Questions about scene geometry
────

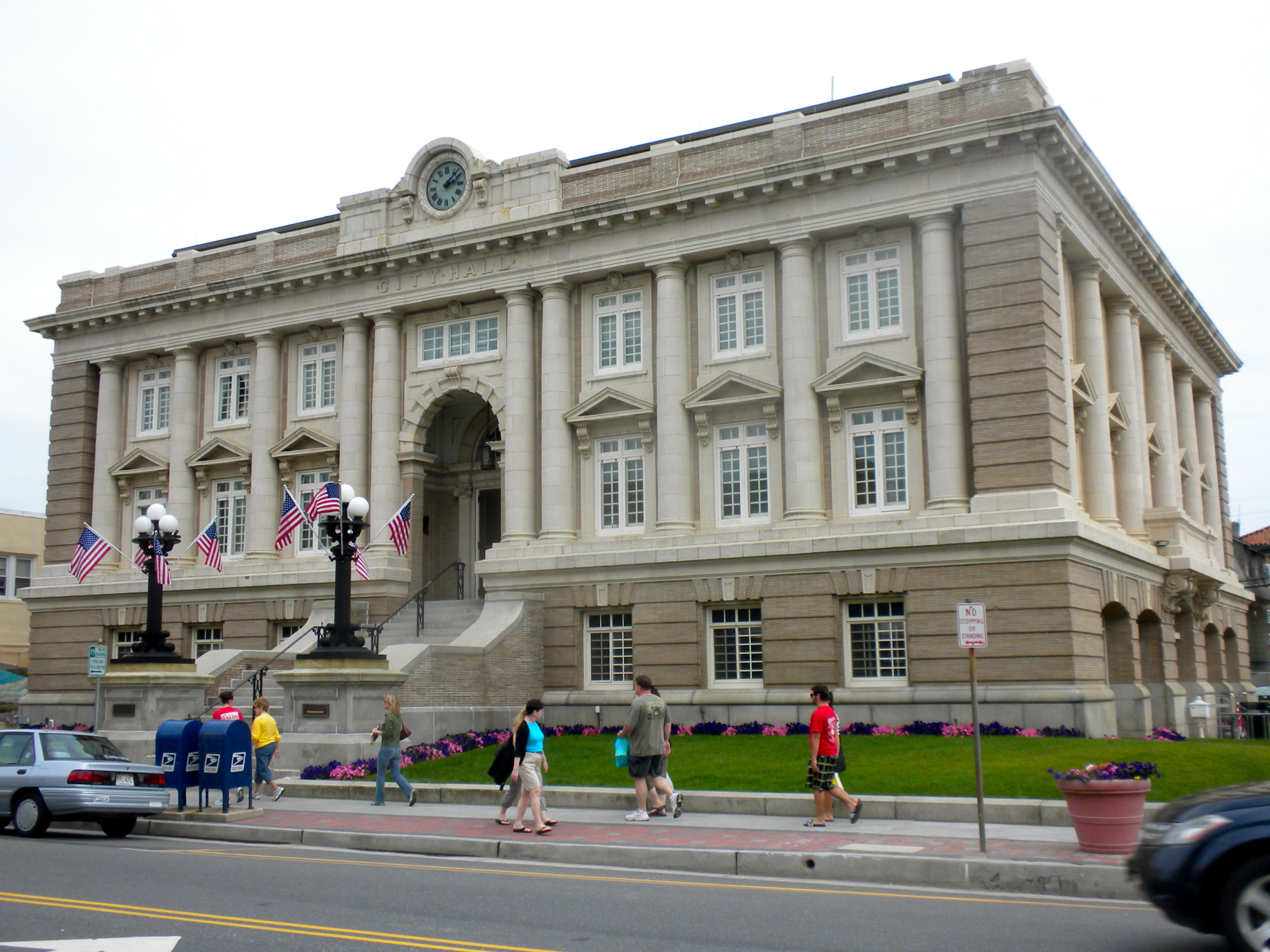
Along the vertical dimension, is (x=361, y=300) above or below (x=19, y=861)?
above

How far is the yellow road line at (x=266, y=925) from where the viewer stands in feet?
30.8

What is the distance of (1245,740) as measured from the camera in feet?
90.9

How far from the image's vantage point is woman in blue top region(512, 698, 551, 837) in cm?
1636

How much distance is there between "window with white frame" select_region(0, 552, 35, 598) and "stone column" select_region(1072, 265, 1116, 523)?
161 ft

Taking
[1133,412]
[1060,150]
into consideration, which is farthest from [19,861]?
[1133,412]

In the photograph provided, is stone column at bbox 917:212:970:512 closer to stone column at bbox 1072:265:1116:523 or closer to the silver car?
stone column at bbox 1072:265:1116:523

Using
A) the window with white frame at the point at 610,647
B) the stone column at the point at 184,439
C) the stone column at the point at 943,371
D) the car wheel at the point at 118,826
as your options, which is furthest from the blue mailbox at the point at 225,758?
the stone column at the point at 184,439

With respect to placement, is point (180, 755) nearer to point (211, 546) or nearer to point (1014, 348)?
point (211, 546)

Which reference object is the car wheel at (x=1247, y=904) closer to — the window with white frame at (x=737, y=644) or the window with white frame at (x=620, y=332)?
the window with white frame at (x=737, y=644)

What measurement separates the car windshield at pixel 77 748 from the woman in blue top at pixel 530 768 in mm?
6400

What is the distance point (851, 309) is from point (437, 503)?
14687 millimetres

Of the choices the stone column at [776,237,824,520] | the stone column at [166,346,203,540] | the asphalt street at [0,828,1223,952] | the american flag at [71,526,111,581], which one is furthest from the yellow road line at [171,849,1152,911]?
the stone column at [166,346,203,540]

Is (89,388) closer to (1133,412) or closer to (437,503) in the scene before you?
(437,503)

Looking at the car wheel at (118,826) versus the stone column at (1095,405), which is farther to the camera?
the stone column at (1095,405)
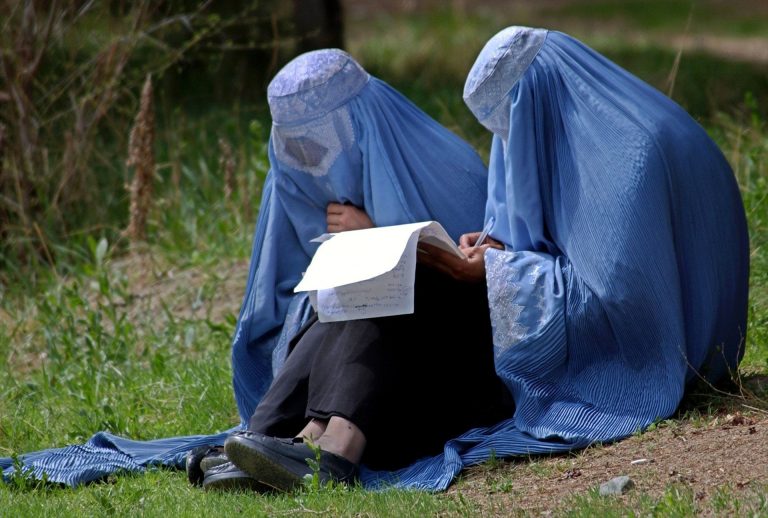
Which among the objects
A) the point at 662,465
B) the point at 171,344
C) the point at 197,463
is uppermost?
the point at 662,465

────

# Written instruction
Reproduce, word for word, the stretch from the line containing "What measurement separates" through the end of the records, leaving the pictures out.

# Output below
What measurement separates the car windshield at pixel 77 748 from the woman in blue top at pixel 530 768 in mm?
6400

What is the distance point (851, 309) is from point (437, 503)?
14687 millimetres

Of the choices the stone column at [776,237,824,520] | the stone column at [166,346,203,540] | the asphalt street at [0,828,1223,952] | the american flag at [71,526,111,581], which one is furthest from the yellow road line at [171,849,1152,911]?
the stone column at [166,346,203,540]

Is (89,388) closer to (1133,412) or closer to (437,503) in the scene before you?
(437,503)

Looking at the car wheel at (118,826) versus the stone column at (1095,405), which is farther to the camera?
the stone column at (1095,405)
Which among the objects
A) the point at 662,465
B) the point at 171,344
C) the point at 197,463
is uppermost?
the point at 662,465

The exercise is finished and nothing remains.